## Description of the task
Swap "image" for "photo" everywhere in the data below and give back the lines otherwise unchanged, leaving out the pictures.

----

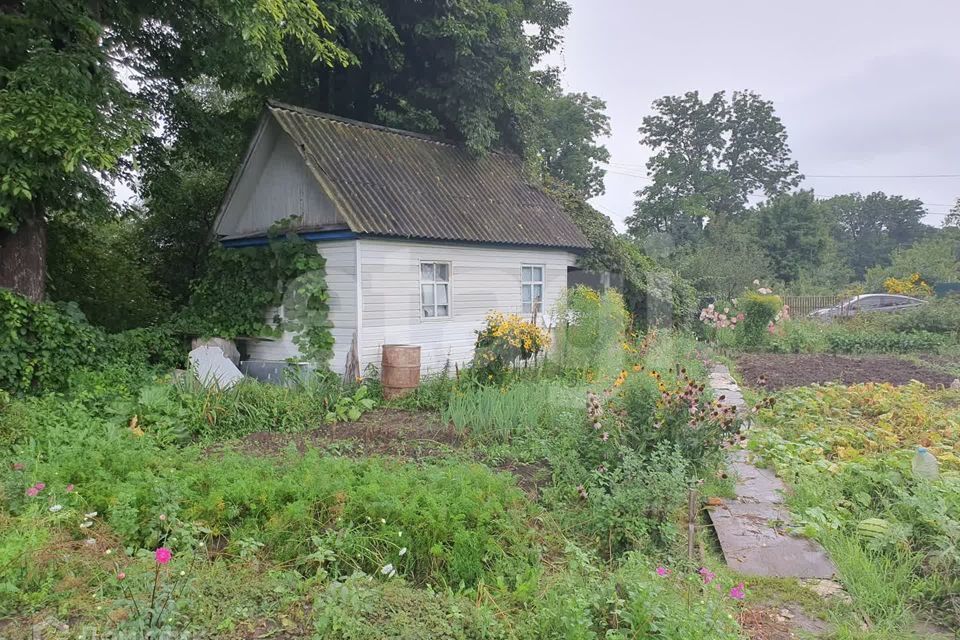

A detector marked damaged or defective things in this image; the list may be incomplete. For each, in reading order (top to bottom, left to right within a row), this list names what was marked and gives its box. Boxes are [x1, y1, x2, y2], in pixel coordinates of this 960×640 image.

rusty barrel [380, 348, 422, 398]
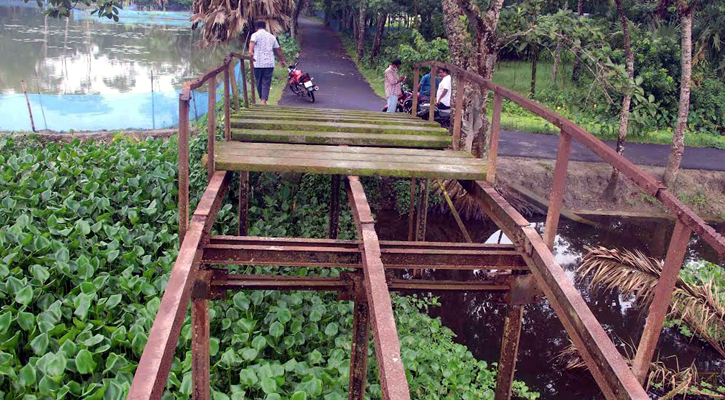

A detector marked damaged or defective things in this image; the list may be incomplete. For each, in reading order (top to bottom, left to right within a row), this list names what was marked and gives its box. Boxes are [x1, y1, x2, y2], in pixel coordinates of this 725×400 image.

corroded metal beam [128, 170, 232, 398]
corroded metal beam [344, 176, 410, 400]
rusty iron bridge [126, 54, 724, 400]
corroded metal beam [460, 180, 648, 400]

----

## Task answer
A detector marked damaged or defective things in this photo; the list may be incomplete. For each, in reading order (top to bottom, left to right within a row), this list names what was marked and gives its box. Boxes are [x1, y1, x2, y2], in pixel coordinates of this 960×640 photo.

rusty barrel [380, 348, 422, 398]

A detector marked damaged or defective things in this photo; the list may be incomplete. For each, in reading order (top to bottom, left to right within a row), this list names what was marked and gives its box. Boxes are [x1, y1, x2, y2], in pixel coordinates of this 725×400 photo.

corroded metal beam [128, 170, 232, 398]
corroded metal beam [344, 176, 410, 400]
rusty iron bridge [126, 54, 724, 400]
corroded metal beam [460, 180, 648, 400]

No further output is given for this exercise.